Beitragvon Roxane » Di 27. Mai 2014, 11:42

Hallo Prudentius,

nach einer kleinen Lektüre- und Anabasiswiederholungsphase stelle ich nun wieder zwei kleine Sätzchen ein. Natürlich wäre es schön, wenn du einen fachmännischen Blick darauf werfen könntest, hat aber Zeit, besonders bei schönem Fahrradfahrwetter...

[102] {ΜΗΛ.} Ἀλλ' ἐπιστάμεθα τὰ τῶν πολέμων ἔστιν ὅτε κοινοτέρας
τὰς τύχας λαμβάνοντα ἢ κατὰ τὸ διαφέρον ἑκατέρων πλῆθος· καὶ ἡμῖν
τὸ μὲν εἶξαι εὐθὺς ἀνέλπιστον, μετὰ δὲ τοῦ δρωμένου ἔτι καὶ
στῆναι ἐλπὶς ὀρθῶς.

Entwurf:
Aber wir wissen, dass die Kriegsereignisse manchmal gerechtere (Pape, /unparteiischere) Schicksale (/Langenscheidt: Erfolg) antreffen (erreichen/ Pape: bestimmen ?) als nach der Truppenmasse beider, wenn sie einen Unterschied ausmacht.
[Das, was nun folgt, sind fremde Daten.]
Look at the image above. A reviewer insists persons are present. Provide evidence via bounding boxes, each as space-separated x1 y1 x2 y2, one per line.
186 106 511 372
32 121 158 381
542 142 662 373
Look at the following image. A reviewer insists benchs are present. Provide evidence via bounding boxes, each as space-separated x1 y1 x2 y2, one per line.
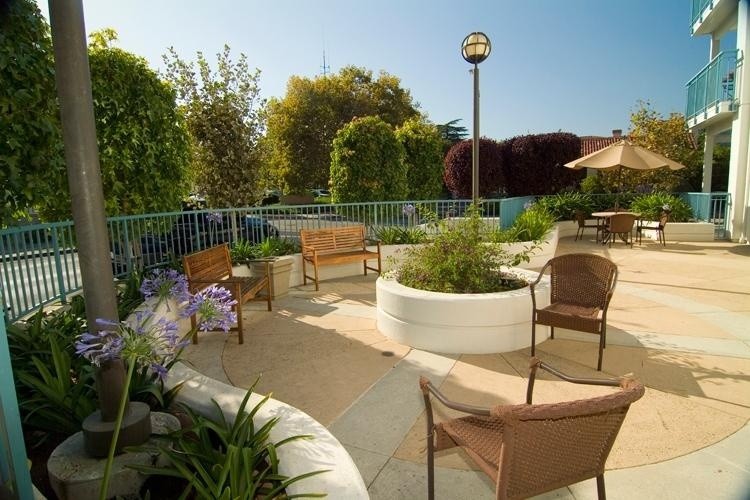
182 242 275 345
300 225 381 290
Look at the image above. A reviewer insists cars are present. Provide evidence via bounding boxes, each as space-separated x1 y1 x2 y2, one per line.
110 213 278 284
313 189 331 197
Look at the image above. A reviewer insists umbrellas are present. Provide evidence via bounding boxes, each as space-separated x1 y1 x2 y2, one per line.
562 139 687 212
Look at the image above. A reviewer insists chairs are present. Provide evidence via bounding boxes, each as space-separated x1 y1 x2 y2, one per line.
530 253 617 370
574 207 670 249
419 357 644 500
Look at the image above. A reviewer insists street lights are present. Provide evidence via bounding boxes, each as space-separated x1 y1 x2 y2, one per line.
462 32 491 214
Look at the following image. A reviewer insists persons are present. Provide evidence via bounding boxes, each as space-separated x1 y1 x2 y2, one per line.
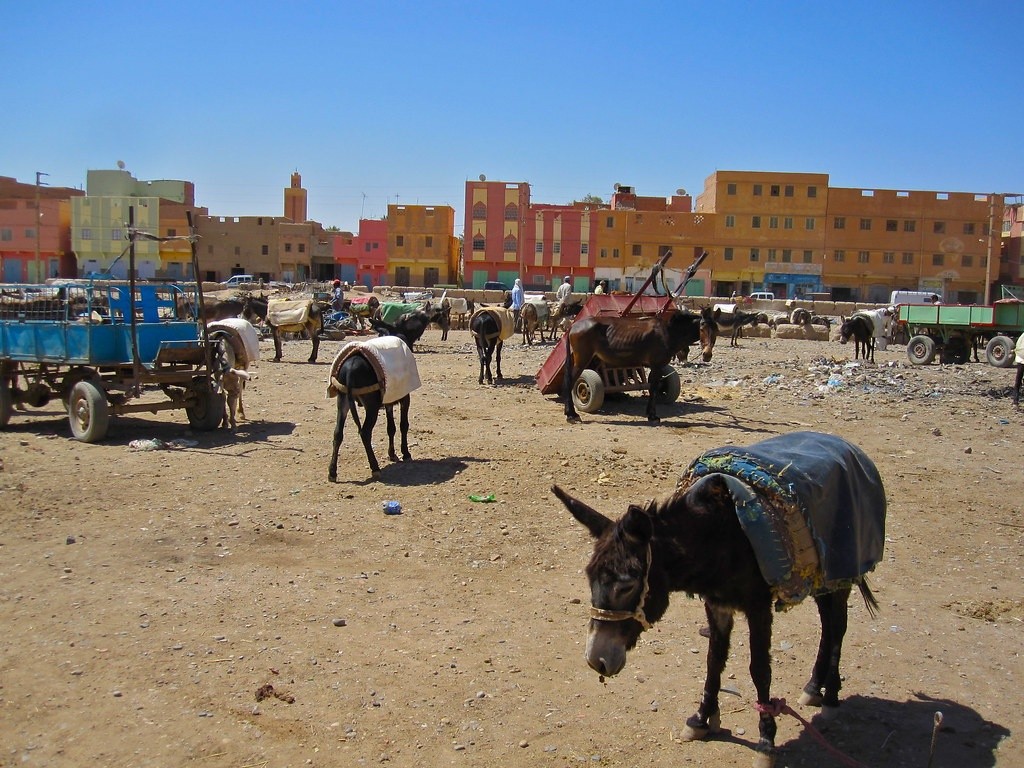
479 290 513 309
556 276 572 332
352 280 357 286
931 295 943 305
512 279 524 334
344 280 349 292
594 280 606 295
1010 332 1024 408
330 279 344 313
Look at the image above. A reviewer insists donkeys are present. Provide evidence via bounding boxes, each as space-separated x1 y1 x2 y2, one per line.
0 279 902 490
551 431 885 768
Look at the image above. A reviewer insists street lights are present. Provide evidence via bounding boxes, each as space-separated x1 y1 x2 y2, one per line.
35 171 50 284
Gemeint ist wohl, dass es nicht unbedingt die Überlegenen sind, die im Krieg Erfolg haben.

Reinschrift:
(102) Mel.: "Aber wir wissen, dass die Kriegsereignisse manchmal einen gerechteren Erfolg bestimmen als es nach der unterschiedlichen Truppenmasse beider (Parteien zu erwarten wäre).
Für uns aber (bedeutet) das Nachgeben, geradezu hoffnungslos zu sein, mit dem Handeln jedoch (besteht) noch weiterhin Hoffnung, aufrecht zu stehen."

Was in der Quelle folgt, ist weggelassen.